[Scene-based reasoning entries]
>>>
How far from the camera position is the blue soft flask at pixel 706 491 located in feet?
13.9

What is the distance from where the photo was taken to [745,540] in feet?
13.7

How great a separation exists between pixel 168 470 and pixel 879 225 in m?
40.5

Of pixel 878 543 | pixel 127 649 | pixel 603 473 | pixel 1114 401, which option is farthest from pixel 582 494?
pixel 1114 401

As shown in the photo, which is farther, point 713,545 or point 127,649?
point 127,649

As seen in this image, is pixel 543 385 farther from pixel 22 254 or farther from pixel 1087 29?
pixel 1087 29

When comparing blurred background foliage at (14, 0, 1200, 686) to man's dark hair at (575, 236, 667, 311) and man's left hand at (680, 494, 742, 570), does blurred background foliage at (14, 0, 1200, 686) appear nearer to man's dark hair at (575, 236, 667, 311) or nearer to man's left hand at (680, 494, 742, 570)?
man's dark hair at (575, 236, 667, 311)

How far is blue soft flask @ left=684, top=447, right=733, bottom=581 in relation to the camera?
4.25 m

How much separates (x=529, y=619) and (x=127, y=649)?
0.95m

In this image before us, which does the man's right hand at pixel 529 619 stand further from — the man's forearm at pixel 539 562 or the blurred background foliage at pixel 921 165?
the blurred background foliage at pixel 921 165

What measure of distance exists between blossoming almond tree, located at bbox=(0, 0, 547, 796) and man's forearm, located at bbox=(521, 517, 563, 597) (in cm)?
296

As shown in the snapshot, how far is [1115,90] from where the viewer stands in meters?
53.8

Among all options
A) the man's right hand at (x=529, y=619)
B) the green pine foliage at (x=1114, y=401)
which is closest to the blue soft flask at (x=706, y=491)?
<<<
>>>
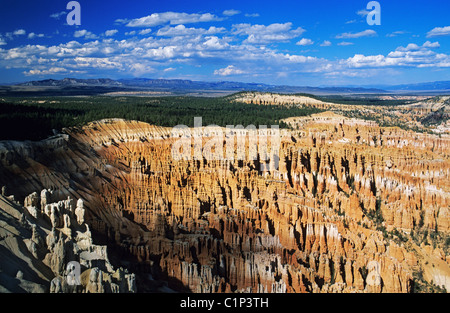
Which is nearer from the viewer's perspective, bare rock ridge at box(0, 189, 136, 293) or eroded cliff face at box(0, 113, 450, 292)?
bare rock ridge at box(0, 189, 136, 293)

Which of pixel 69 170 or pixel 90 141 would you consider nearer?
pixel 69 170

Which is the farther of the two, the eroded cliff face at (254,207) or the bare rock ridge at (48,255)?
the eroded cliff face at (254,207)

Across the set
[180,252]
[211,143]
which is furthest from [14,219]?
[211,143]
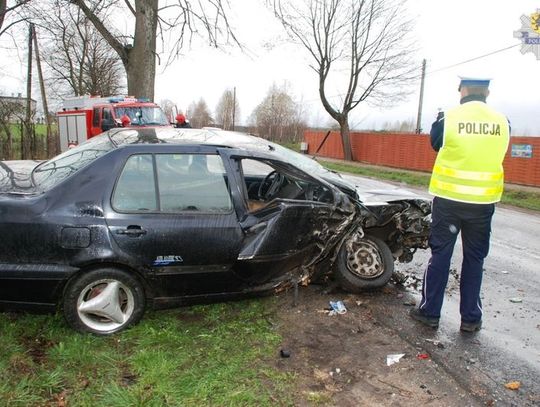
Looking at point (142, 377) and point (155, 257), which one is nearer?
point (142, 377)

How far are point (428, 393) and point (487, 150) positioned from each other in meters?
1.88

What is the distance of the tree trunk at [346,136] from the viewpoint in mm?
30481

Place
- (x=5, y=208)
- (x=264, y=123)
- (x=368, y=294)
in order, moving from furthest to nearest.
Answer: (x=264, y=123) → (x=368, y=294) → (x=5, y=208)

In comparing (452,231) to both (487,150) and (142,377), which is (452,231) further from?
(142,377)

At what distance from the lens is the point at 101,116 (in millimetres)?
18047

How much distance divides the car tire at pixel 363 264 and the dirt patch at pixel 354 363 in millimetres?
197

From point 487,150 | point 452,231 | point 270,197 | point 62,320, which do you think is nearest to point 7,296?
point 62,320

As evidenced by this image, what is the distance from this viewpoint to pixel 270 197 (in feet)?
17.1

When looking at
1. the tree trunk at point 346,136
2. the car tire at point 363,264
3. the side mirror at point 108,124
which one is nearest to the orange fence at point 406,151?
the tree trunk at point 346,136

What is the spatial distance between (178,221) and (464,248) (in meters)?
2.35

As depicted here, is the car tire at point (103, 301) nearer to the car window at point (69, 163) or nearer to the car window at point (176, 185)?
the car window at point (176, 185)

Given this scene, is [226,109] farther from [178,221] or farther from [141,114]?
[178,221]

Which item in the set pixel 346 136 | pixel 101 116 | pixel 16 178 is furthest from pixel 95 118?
<<<
>>>
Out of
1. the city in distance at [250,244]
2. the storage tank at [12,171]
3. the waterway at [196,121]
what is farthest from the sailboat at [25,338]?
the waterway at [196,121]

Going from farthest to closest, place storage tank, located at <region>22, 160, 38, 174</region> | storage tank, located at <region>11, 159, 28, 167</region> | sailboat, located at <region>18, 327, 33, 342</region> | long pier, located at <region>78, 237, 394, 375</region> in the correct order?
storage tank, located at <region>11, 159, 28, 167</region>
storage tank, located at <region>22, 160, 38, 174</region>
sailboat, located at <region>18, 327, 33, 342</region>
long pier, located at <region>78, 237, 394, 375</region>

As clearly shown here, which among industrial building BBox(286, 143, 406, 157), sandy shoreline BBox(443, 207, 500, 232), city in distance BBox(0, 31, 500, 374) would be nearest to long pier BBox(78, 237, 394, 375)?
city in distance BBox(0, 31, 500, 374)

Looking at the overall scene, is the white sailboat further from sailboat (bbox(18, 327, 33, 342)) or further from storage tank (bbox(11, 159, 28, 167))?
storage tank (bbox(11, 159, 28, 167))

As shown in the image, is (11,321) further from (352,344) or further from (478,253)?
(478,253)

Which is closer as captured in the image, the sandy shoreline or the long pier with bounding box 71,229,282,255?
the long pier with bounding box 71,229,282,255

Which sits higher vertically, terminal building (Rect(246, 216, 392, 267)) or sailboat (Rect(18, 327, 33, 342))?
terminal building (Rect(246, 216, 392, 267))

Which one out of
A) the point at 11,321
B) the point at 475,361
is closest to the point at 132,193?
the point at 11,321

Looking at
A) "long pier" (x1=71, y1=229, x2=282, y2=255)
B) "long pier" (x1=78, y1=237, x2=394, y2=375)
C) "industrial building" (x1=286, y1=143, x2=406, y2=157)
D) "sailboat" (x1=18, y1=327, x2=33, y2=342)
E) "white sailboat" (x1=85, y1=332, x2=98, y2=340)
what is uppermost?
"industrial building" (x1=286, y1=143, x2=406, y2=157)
<<<
# Written exercise:
Could you repeat the entries above word for word, from the line with "How much distance" up to and including the line with "Which item in"?

# Exercise answer:
How much distance divides the car tire at pixel 363 264 and the dirt patch at pixel 354 363 in millimetres?
197

From point 487,150 | point 452,231 | point 270,197 | point 62,320, which do you think is nearest to point 7,296?
point 62,320

As evidenced by this image, what is the distance from this viewpoint to pixel 270 197 (in feet)?
17.1

When looking at
1. the tree trunk at point 346,136
2. the car tire at point 363,264
3. the side mirror at point 108,124
which one is nearest to the orange fence at point 406,151?
the tree trunk at point 346,136

What is the spatial distance between (178,221) and (464,248) (in meters)?
2.35

As depicted here, is the car tire at point (103, 301) nearer to the car window at point (69, 163) or nearer to the car window at point (176, 185)?
the car window at point (176, 185)

Given this scene, is [226,109] farther from [178,221] or farther from [141,114]?
[178,221]

Which item in the set pixel 346 136 | pixel 101 116 | pixel 16 178 is furthest from pixel 95 118?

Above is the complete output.